5 Must-Read Safety Tips for Forklift Operators

Safety should be the number one rule for every workplace, especially in warehouses where a slight negligence can lead to severe and even fatal consequences. As a result, it is important for warehouses to hire qualified forklift operators who understand the safety precautions behind operating a forklift. Because the amount of do’s and don’ts a forklift operator needs to remember can be overwhelming at times, here are 5 must read safety tips to help every forklift operator to work safely and efficiently around the warehouse.

Forklift Instability

Forklift instability happens when a forklift loses its balance due to improper material handling or operation. A major cause of forklifts tipping over is when the forks are elevated with no load or a raised load. Consequently, a forklift operator should never drive with a raised load as it may cause the forklift to lose its stability. Apply brakes ahead of time to avoid sharp turns and sudden stops.
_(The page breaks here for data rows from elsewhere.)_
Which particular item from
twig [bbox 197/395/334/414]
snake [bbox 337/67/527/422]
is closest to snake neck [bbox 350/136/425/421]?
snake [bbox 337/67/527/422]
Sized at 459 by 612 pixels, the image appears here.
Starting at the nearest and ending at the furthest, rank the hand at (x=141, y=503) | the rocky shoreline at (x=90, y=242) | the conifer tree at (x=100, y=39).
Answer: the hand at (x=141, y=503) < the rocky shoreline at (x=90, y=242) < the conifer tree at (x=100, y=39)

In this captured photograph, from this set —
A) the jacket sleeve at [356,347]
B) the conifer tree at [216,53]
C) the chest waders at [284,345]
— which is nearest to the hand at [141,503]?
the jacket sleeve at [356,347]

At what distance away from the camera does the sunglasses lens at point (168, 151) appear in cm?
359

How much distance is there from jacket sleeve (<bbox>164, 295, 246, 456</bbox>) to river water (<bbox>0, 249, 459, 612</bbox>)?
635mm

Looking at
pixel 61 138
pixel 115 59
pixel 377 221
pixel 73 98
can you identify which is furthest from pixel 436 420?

Speed and Stopping Distance

Every forklift operator understands the importance of safe speed and braking management. According to Monash University Accident Research Centre (MUARC), maximum braking cannot be applied to a laden forklift because the load will either slide or fall from the forks, sometimes overturning the entire forklift. The same research also found that a laden forklift traveling at four meters per second will need at least 10 meters to stop. As forklift operators, it is critical to adhere to safe driving practices by maintaining a comfortable traveling speed and exercising smart braking techniques.

Boarding and Unboarding

A qualified forklift operator should know better than to jump right off a tipping forklift and becoming the unfortunate receiving end of falling loads. The three-point contact rule when boarding and unboarding the forklift requires operators to (1) grab the rail as support; (2) secure their footing on the anti-slip surface; and (3) strap on the seat belt to avoid strains and falling straight out of an unstable forklift.

Load Management

Every forklift comes with a specific loading and lifting capacity. Putting on loads and operating a forklift beyond its lifting capacity are the ingredients for forklift overturn and other devastating accidents. It is wise to take a few rounds of material handling trips than challenging the loading capacity of your workhorse. Make sure also that your load is secure and stable. When in doubt, never hesitate to use ropes, bindings, and other tools to further secure the load.

Basic Forklift Knowledge

Besides erring on the side caution in your day-to-day operation, forklift operators should thoroughly examine their forklifts for potential mechanical problems before beginning their shift every morning. For example, remember to always check your tires as well as the fluid level of your oil, hydraulic, battery, fuel, and coolant. Perform a quick drive test to ensure that your control, steering, and braking systems are working properly. If you notice or feel anything suspicious (shaky operation, weird noises, and etc.), report it to your mechanic right away and use an alternative forklift instead. It’s better to be safe than sorry.